§ **Task instructions**:
A – In the trade-war article, rewrite the passage starting with "World economic output" and going on through "weekend in Argentina.", changing "business investment" to "corporate spending".
B – Answer these questions from the trade-war article:
(i) In what city is the Yangshan Deep Water Port?
(ii) On what dollar amount of Chinese imports did President Trump outline fresh tariffs?
(iii) In what country were finance chiefs due to meet that weekend?
C – Continue the trade-war article from its last sentence.

§ **Reading text**:
------------------------------------------------------------
Trucks wait in line as shipping containers stand in a terminal at the Yangshan Deep Water Port in Shanghai, China, on Friday, March 23, 2018. The trade conflict between China and the U.S. escalated, with Beijing announcing its first retaliation against metals levies hours after President Donald Trump outlined fresh tariffs on $50 billion of Chinese imports and pledged there’s more on the way. Photographer: Qilai Shen/Bloomberg

Trade-War Damage Would Deepen Under Confidence Shock, IMF Says

(Bloomberg) -- President Donald Trump’s campaign to slap tariffs on everything from Chinese steel to German cars could set off a shock to business confidence that takes a significant bite out of global output, according to an analysis by the International Monetary Fund.

World economic output would be 0.5 percent less in two years if the U.S. follows through on all its tariff threats, other countries retaliate, and tightening financial conditions lower business investment, the IMF predicts in an analysis released Wednesday. The report serves as a warning to Group of 20 economies before a meeting of finance chiefs this weekend in Argentina.
------------------------------------------------------------
§ **Excerpted data**:
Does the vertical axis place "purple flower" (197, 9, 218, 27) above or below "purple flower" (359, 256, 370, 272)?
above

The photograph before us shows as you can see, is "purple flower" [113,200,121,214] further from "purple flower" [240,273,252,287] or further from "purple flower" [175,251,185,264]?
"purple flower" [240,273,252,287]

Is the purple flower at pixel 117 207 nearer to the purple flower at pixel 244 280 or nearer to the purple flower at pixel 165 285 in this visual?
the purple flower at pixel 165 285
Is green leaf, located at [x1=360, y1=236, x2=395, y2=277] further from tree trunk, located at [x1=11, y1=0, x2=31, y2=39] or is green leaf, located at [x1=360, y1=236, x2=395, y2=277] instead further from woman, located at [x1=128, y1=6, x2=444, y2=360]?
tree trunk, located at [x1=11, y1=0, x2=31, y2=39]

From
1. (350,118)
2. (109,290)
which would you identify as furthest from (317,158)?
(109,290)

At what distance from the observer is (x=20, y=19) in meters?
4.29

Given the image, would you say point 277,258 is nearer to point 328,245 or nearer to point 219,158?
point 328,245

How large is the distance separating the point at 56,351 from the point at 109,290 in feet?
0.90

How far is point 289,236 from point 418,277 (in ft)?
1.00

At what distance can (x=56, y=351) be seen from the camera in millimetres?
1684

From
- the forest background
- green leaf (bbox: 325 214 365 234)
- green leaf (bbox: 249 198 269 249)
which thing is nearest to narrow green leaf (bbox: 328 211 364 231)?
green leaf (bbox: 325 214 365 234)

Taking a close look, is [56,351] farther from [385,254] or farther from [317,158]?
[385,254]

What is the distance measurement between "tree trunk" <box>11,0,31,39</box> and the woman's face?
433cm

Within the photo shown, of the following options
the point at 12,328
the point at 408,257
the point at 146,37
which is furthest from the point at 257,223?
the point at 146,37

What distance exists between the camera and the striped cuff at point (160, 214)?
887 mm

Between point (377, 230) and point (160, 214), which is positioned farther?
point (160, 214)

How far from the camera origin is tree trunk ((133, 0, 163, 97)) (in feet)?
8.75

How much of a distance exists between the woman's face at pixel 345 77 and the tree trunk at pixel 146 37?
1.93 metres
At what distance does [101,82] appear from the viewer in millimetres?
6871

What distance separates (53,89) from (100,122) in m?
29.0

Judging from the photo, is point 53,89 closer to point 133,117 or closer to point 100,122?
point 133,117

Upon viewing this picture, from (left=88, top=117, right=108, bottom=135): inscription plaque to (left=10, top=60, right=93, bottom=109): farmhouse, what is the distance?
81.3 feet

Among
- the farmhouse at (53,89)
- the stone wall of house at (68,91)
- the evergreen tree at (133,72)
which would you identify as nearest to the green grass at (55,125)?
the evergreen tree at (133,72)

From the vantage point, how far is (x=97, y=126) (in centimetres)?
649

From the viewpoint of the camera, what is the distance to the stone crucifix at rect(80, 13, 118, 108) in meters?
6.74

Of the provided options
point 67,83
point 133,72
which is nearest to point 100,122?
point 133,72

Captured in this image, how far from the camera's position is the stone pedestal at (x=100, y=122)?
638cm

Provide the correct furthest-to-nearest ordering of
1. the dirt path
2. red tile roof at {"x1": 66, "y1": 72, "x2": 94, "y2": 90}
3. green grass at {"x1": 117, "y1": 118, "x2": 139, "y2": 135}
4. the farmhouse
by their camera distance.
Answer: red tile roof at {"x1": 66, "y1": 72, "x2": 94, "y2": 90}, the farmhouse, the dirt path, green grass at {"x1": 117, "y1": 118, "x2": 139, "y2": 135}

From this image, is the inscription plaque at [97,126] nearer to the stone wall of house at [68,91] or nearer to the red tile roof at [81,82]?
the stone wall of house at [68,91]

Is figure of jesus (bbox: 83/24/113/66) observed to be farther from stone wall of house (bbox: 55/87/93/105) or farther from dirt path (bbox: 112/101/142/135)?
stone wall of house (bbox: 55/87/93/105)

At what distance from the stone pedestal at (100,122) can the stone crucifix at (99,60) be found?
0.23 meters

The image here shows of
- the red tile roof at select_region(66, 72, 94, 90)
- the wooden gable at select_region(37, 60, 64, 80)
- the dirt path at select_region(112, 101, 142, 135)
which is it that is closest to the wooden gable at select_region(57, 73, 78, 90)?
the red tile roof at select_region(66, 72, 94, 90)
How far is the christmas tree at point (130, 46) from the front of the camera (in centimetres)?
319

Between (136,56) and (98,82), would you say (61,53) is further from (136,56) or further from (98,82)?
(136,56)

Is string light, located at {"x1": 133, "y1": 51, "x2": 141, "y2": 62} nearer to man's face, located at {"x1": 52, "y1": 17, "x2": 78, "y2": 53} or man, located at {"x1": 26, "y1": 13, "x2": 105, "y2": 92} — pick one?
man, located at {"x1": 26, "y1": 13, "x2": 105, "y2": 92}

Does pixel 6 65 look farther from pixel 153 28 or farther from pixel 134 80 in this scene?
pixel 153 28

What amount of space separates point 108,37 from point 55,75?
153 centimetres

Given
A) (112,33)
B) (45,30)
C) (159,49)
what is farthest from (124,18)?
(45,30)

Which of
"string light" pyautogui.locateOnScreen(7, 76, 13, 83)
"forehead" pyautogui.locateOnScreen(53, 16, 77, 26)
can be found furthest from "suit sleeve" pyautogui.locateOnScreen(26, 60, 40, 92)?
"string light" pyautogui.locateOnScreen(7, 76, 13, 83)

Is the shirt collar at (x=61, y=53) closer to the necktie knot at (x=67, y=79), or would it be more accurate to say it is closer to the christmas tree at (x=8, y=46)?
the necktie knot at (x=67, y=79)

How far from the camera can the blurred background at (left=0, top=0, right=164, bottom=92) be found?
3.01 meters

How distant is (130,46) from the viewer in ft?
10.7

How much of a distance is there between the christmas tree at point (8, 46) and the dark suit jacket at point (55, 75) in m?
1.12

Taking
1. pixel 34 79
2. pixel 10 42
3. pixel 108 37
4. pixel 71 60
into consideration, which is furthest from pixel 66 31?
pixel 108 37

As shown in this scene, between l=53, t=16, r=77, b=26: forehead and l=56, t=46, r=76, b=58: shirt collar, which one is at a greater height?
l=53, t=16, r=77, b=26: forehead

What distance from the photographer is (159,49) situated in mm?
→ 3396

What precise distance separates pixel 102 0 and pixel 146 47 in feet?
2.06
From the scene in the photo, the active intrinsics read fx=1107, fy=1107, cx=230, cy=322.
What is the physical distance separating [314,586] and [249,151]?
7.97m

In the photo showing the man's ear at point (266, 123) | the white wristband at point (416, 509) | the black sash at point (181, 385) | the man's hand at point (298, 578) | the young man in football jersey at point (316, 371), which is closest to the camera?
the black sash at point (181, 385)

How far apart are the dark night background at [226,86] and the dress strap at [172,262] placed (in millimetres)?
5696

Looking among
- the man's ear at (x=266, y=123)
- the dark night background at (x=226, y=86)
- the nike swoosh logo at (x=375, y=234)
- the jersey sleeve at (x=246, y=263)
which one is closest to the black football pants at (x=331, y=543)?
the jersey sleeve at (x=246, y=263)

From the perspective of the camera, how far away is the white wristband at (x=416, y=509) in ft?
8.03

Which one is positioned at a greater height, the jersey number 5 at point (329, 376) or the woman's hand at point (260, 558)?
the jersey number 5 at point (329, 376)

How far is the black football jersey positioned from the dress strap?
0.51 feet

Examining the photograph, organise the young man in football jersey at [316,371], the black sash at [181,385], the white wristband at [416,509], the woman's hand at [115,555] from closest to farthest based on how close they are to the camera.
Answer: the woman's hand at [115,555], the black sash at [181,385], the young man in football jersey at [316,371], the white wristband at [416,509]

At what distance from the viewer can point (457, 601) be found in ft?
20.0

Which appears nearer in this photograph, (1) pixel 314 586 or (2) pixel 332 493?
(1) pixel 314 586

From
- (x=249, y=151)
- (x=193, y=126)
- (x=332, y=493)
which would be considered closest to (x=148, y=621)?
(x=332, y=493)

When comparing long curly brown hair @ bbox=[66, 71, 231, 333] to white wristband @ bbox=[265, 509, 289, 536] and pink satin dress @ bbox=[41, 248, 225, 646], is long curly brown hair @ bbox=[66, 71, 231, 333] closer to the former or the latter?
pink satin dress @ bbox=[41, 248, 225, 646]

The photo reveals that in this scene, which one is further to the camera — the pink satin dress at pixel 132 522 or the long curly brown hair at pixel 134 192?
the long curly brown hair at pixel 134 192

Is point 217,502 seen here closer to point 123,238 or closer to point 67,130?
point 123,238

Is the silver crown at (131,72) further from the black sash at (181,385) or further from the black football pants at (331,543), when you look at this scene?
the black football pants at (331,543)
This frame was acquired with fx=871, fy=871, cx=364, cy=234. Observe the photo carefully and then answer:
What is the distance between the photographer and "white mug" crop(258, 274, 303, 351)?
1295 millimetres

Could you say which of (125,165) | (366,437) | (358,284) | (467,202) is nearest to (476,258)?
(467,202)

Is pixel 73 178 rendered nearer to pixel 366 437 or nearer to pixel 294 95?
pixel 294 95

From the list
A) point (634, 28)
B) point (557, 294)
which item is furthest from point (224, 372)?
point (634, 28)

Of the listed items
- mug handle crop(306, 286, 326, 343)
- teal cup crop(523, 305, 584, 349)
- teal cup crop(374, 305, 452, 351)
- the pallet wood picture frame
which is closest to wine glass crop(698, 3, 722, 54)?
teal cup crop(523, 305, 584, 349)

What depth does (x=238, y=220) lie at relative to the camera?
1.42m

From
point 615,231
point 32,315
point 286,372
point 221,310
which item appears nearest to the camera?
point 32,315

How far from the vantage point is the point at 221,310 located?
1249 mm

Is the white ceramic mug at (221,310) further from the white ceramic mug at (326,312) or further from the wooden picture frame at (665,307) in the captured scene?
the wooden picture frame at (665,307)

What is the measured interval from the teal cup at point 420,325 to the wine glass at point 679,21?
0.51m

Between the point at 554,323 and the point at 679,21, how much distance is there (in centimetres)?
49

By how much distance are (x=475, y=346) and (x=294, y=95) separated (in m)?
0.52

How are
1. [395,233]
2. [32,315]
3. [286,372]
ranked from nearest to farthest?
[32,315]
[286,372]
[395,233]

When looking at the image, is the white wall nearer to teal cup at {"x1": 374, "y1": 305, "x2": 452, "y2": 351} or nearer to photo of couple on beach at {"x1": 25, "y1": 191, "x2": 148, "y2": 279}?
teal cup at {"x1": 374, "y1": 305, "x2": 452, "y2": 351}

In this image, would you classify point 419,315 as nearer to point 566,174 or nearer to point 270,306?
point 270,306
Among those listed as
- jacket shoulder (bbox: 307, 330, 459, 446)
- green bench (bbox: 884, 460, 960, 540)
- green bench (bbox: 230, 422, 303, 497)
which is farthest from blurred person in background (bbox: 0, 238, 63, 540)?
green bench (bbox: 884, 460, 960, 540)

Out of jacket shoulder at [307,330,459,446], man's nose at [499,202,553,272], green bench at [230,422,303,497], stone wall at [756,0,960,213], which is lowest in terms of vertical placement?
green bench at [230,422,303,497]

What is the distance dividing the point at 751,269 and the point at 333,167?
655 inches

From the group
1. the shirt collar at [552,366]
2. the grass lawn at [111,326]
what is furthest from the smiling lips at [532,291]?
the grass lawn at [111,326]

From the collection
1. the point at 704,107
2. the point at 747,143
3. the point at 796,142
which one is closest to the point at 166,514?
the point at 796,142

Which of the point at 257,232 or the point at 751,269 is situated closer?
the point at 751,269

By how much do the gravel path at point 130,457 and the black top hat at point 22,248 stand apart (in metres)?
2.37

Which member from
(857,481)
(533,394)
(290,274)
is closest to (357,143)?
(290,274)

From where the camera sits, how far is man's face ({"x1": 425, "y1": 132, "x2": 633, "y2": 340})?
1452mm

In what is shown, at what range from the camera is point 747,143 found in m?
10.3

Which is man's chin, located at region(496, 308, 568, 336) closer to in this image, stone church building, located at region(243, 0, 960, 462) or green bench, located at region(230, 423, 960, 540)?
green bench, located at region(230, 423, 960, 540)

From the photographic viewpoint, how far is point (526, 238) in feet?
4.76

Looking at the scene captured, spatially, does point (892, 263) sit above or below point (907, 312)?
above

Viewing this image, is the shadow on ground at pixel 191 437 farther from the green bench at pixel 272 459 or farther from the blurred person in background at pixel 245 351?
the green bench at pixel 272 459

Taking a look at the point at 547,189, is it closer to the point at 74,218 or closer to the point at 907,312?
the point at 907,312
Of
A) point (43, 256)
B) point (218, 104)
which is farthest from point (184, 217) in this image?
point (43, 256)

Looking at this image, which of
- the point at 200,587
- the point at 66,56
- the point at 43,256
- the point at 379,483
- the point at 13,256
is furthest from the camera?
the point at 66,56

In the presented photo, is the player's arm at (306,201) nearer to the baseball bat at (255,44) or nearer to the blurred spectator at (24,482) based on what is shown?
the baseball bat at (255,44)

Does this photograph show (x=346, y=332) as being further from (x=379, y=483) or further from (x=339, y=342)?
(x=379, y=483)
------------------------------------------------------------
§ **Results by task**:
A –
World economic output would be 0.5 percent less in two years if the U.S. follows through on all its tariff threats, other countries retaliate, and tightening financial conditions lower corporate spending, the IMF predicts in an analysis released Wednesday. The report serves as a warning to Group of 20 economies before a meeting of finance chiefs this weekend in Argentina.

B –
(i) Shanghai, China
(ii) $50 billion
(iii) Argentina

C –
The U.S. would be hardest hit in a trade war, with output in the world’s biggest economy 0.8 percent lower a year into the conflict, according to the Washington-based fund. Emerging markets in Asia would take the next biggest hit, with gross domestic product slipping by 0.7 percent in year two.

“While all countries will ultimately be worse off in a trade conflict, the U.S. economy is especially vulnerable because so much of its global trade will be subject to retaliatory measures,” IMF Managing Director Christine Lagarde said in a blog post accompanying the analysis.

U.S. Deficits

Investors are trying to gauge the economic risks from Trump’s mission to reduce the $552-billion U.S. trade deficit by imposing tariffs on foreign goods. The U.S. has already put in place duties on $34 billion in Chinese goods, as well as on imports of steel and aluminum. Last week, the U.S. released a list of an additional $200 billion in Chinese imports to be targeted for duties.

The IMF analysis shows that potential U.S. duties on foreign cars represent a greater risk to the global economy than the tariffs the Trump administration is considering on Chinese imports. If the U.S. imposes duties of 25 percent on foreign cars, and other nations retaliate, the negative impact would be more than double the effect of the administration’s other planned trade measures, the IMF found.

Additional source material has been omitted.